TechCrunch founder and co-editor Michael Arrington, a lawyer who has become an influential technology writer, agreed to remain with the company for at least three years as his company joins an AOL stable that includes the popular consumer electronics blog Engadget.

AOL Chief Executive Officer Tim Armstrong joined Arrington onstage during the second day of TechCrunch’s Disrupt conference at the San Francisco Design Center to publicly announce the deal Tuesday.

“I flew out here because the company I’m most interested in is TechCrunch,” Armstrong said in a tongue-in-cheek exchange with Arrington. “I’d love it if you let me partner TechCrunch with AOL to see if we can build a very substantial company together.”

“Yes is the answer,” Arrington replied before he and other TechCrunch executives signed the acquisition papers as the audience watched.

TechCrunch becomes part of AOL’s overall strategy to recover from its failed corporate marriage to Time Warner by reinventing itself as a major source of online news, information and entertainment and to make that content available on all Web-connected devices.

AOL already includes online sites and services such as FanHouse, Joystiq, Switched, MapQuest and Moviefone. The New York firm cut another deal earlier Tuesday to buy video distribution services 5min Media, which has a library of 200,000 fashion, cooking and fitness videos.

Seeking future brands

AOL also is investing in a network of hyperlocal news sites through its Patch Media subsidiary, which already covers about 150 communities. Last week, AOL launched Patch U, a network of partnerships between Patch publications and leading journalism departments at universities including Stanford, UC Berkeley, University of Southern California, Northwestern and Missouri.

“There is one thing that remains constant across all of the major platforms on the Web, and that’s content,” Armstrong said last week at a business conference sponsored by Goldman Sachs & Co. “So our specific strategy for content is to invest in the future brands for the digital space for mobile, for the Internet, for the plasma screen, and you’re going to see us continue to make more moves down that pathway.”

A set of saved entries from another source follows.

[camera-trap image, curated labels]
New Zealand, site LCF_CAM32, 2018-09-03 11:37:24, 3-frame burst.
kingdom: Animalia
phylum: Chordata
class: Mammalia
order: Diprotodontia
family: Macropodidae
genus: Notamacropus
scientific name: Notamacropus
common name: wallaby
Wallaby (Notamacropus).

Many consumers may still think of AOL as being America Online, the company that rose to prominence selling dial-up access to the Internet. America Online eventually merged with media conglomerate Time Warner but spun off in December.

“Today’s news has kind of reminded people that AOL is actually not dead and buried,” said Eric Talley, co-director of the Berkeley Center for Law, Business and the Economy.

Database of investors

The acquisition of TechCrunch, which has about 40 employees, contractors and contributors, “is not a gigantic deal,” but it does give AOL a well-known brand within the tech community, Talley said. AOL also gains the potentially valuable CrunchBase online database of company and investor information.

“That data could be the source of all types of future services that AOL is interested in getting into,” Talley said.

TechCrunch becomes part of the AOL Technology Network with Engadget, which according to online measurement service comScore was the top tech blog in August with about 7.3 million unique visitors.”